>> start Records for processing

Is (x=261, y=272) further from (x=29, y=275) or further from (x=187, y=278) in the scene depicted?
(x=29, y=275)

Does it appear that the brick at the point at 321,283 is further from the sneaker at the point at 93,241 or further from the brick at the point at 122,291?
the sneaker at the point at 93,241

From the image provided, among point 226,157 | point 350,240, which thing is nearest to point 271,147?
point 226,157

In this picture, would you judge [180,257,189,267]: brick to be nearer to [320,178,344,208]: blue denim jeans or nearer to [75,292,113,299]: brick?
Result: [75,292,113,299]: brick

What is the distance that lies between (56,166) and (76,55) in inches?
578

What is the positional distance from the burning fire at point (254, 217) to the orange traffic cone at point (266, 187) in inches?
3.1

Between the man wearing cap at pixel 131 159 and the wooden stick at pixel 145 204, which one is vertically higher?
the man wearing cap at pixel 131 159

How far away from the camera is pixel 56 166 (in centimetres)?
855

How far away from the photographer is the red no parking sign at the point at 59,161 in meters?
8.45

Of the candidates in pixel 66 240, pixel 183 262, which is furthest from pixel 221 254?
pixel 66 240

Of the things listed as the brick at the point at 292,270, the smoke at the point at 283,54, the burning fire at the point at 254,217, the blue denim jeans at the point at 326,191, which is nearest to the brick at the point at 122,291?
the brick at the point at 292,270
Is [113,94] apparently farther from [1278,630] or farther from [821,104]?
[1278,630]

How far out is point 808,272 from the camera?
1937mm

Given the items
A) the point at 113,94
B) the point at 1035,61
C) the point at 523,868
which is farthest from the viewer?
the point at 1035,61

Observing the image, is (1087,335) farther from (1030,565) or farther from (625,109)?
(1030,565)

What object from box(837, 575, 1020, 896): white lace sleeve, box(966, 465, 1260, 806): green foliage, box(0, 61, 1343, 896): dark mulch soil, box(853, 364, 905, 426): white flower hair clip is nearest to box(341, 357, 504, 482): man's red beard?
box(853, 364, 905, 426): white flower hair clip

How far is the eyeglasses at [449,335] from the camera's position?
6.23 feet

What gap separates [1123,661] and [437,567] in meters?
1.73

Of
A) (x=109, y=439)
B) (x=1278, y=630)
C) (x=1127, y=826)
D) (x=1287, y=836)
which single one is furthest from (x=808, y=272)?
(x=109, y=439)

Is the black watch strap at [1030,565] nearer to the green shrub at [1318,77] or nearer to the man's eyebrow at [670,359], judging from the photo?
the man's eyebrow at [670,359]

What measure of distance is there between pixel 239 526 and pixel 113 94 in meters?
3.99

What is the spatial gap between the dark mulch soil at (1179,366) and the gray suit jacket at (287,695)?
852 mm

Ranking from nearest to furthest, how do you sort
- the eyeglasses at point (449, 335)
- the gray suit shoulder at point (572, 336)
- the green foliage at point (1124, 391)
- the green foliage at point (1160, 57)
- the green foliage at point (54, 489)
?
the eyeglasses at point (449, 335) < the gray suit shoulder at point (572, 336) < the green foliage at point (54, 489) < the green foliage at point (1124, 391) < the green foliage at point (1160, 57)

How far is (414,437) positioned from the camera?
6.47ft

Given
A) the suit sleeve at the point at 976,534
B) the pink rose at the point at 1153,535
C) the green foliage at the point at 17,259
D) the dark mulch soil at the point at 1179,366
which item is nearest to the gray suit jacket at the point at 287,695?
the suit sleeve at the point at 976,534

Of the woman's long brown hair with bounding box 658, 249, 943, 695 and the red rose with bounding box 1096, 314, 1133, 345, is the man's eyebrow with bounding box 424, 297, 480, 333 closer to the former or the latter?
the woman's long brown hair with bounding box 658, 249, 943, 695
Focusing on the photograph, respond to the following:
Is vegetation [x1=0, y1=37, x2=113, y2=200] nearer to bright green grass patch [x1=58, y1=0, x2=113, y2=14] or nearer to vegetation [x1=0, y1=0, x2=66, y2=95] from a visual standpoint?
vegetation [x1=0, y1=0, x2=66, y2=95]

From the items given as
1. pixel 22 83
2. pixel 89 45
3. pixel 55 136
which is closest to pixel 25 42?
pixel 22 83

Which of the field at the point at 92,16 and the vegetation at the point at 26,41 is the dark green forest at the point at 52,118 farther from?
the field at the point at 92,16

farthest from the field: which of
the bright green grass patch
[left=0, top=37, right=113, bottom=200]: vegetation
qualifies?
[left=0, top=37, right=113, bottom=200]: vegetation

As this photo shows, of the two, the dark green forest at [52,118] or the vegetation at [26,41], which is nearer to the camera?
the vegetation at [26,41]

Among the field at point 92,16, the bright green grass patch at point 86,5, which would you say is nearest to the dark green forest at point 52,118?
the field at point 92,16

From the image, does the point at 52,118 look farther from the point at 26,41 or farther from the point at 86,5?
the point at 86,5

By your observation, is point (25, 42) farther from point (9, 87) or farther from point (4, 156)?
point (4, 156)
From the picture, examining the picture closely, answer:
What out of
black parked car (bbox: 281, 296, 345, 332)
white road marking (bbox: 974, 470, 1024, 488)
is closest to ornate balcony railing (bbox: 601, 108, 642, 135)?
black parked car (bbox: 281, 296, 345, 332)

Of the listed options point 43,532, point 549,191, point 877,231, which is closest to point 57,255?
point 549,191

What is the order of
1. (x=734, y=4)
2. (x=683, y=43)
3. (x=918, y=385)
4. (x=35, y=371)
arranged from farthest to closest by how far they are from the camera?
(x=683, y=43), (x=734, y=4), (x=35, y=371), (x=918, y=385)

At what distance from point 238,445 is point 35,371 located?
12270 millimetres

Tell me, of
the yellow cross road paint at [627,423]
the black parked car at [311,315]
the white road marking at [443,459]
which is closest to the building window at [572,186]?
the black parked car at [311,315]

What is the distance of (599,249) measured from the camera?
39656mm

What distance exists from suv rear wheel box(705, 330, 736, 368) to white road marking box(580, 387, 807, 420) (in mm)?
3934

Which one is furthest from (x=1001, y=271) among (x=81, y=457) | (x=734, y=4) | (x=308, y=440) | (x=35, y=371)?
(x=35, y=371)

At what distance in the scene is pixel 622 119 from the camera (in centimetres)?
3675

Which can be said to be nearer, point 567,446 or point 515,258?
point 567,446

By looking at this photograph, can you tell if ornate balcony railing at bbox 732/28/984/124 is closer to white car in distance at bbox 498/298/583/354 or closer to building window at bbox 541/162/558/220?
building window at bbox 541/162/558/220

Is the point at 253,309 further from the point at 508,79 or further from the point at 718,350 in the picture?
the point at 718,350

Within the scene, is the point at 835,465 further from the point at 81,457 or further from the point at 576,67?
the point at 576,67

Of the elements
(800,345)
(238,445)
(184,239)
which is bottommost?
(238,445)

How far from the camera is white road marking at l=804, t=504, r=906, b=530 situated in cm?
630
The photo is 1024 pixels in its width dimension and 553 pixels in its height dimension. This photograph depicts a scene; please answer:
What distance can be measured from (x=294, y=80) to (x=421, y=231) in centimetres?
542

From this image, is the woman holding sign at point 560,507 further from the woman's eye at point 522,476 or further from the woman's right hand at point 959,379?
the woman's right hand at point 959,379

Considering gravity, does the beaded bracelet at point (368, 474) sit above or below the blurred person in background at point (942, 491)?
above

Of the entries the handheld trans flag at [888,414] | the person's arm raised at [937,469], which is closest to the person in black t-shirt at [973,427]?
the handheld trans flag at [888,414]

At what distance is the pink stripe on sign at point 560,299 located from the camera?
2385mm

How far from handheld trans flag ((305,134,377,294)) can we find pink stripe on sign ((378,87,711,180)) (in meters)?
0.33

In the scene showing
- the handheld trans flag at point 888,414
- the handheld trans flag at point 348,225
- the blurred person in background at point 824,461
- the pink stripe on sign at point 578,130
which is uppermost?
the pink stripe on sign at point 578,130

>> end Records for processing

Revise everything from the line containing "Considering gravity, does" down to the end of the records, changing "blurred person in background" to "blurry figure in background" and leaving all else unchanged.

> [Problem solution]
Considering gravity, does the beaded bracelet at point (368, 474) sit above or below the blurry figure in background at point (942, 491)?
above

Of the entries the handheld trans flag at [888,414] | the person's arm raised at [937,469], which is closest to the person in black t-shirt at [973,427]?
the handheld trans flag at [888,414]

At what distance is the pink stripe on sign at point 560,299 located from the camera?
2385mm

How far from handheld trans flag ((305,134,377,294)) can we find pink stripe on sign ((378,87,711,180)) (in meters)?
0.33

In the scene showing
- the handheld trans flag at point 888,414
- the handheld trans flag at point 348,225
- the blurry figure in background at point 824,461
- the pink stripe on sign at point 578,130
which is uppermost?
the pink stripe on sign at point 578,130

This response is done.